29 October 2014

Jan Koum, CEO WhatsApp ini Dulunya Hanya Tukang Sapu

Kondisi perekonomian seseorang tidak serta merta menentukan masa depannya kelak. Tak jarang kondisi perekonomian yang tergolong miskin atau biasa-biasa saja, menjadi pemicu tekad untuk memperbaiki masa depan.

Cemoohan, pandangan sinis dan cibiran menjadi cambuk bagi segelintir orang yang berhasil menapaki jalan terjal kesuksesan. Modal tekad, ketabahan dan keberuntungan, orang-orang ini mampu merubah kemiskinan menjadi kekayaan.

Tercatat beberapa pengusaha besar dalam dan luar negeri mampu membuktikan keterpurukan ekonomi bukan penghalang untuk mencapai puncak kesuksesan dunia.

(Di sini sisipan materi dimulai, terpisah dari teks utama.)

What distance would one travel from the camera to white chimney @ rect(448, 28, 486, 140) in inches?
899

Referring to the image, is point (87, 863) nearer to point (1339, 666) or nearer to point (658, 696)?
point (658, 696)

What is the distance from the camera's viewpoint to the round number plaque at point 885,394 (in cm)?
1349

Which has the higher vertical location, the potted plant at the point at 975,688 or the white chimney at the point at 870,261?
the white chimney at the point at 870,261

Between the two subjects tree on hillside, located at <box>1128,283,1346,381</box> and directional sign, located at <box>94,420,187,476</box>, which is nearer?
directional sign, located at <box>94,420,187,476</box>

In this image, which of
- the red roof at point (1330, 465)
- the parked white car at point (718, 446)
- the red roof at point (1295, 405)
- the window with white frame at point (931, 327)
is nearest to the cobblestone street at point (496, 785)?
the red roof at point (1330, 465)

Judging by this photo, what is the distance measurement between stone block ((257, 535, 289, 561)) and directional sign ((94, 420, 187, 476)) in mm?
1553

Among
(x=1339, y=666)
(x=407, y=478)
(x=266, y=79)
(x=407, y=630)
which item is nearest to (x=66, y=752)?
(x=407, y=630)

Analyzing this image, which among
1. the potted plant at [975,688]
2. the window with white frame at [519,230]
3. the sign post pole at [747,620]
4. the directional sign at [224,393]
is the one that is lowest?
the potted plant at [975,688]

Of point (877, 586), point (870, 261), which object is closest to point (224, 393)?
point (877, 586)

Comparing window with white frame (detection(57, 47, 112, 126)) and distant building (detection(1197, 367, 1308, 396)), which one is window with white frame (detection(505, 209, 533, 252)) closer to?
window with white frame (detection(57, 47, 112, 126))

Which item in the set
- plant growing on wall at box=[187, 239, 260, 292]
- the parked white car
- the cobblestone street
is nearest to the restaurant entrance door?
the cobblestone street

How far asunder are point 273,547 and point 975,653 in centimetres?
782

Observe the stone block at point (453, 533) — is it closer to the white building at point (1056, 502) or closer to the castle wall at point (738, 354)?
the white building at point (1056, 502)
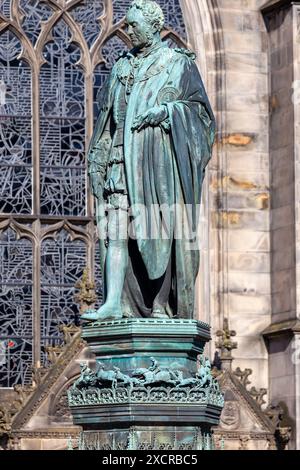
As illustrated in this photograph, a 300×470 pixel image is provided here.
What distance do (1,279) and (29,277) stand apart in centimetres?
33

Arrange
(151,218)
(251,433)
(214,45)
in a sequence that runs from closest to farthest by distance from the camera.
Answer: (151,218), (251,433), (214,45)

Jan Koum lahir 24 Februari 1976 adalah CEO dan pendiri WhatsApp bersama Brian Acton. WhatsApp merupakan aplikasi pesan bergerak yang diakuisisi oleh Facebook Inc. pada Februari 2014 dengan nilai USD 19 miliar. Koum dibesarkan di sebuah desa di luar Kiev, Ukraina. Ia pindah ke California bersama ibu dan neneknya tahun 1992. Saat ini Koum memegang 45 persen saham WhatsApp dengan nilai mendekati USD 7 miliar atau setara dengan Rp 83,92 triliun.

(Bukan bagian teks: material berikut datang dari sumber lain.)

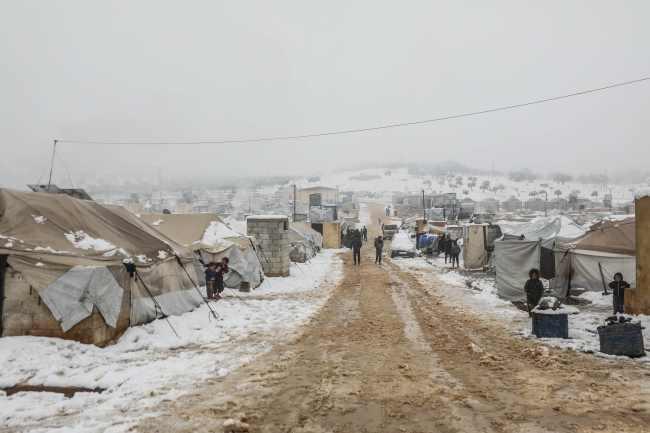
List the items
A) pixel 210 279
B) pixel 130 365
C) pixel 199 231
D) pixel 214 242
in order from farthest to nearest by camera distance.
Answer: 1. pixel 199 231
2. pixel 214 242
3. pixel 210 279
4. pixel 130 365

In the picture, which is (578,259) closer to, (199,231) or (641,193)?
(641,193)

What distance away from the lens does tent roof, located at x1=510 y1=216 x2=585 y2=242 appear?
51.5 ft

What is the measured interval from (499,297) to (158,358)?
35.1 ft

Uang USD 19 miliar yang dikeluarkan Facebook untuk akuisisi WhatsApp telah membuat nasib Jan Koum dan Brian Acton sebagai pendirinya berubah. Kini, kedua nama tersebut telah masuk jajaran miliarder terkaya dunia versi Forbes.

Seperti yang dilansir oleh First Post (5/3), Koum yang kini berusia 38 tahun dan Acton yang berusia 42 tahun boleh berbangga dengan status sosialnya saat ini. Menurut data Forbes, Koum sekarang adalah orang terkaya nomor 202 di dunia, sementara Acton nomor 551.



Posisi itu didapatkan Koum setelah mengalami peningkatan pendapatan sebanyak 45 persen setelah WhatsApp dijual. Sementara Acton juga mengalami peningkatan pendapatan hingga 20 persen.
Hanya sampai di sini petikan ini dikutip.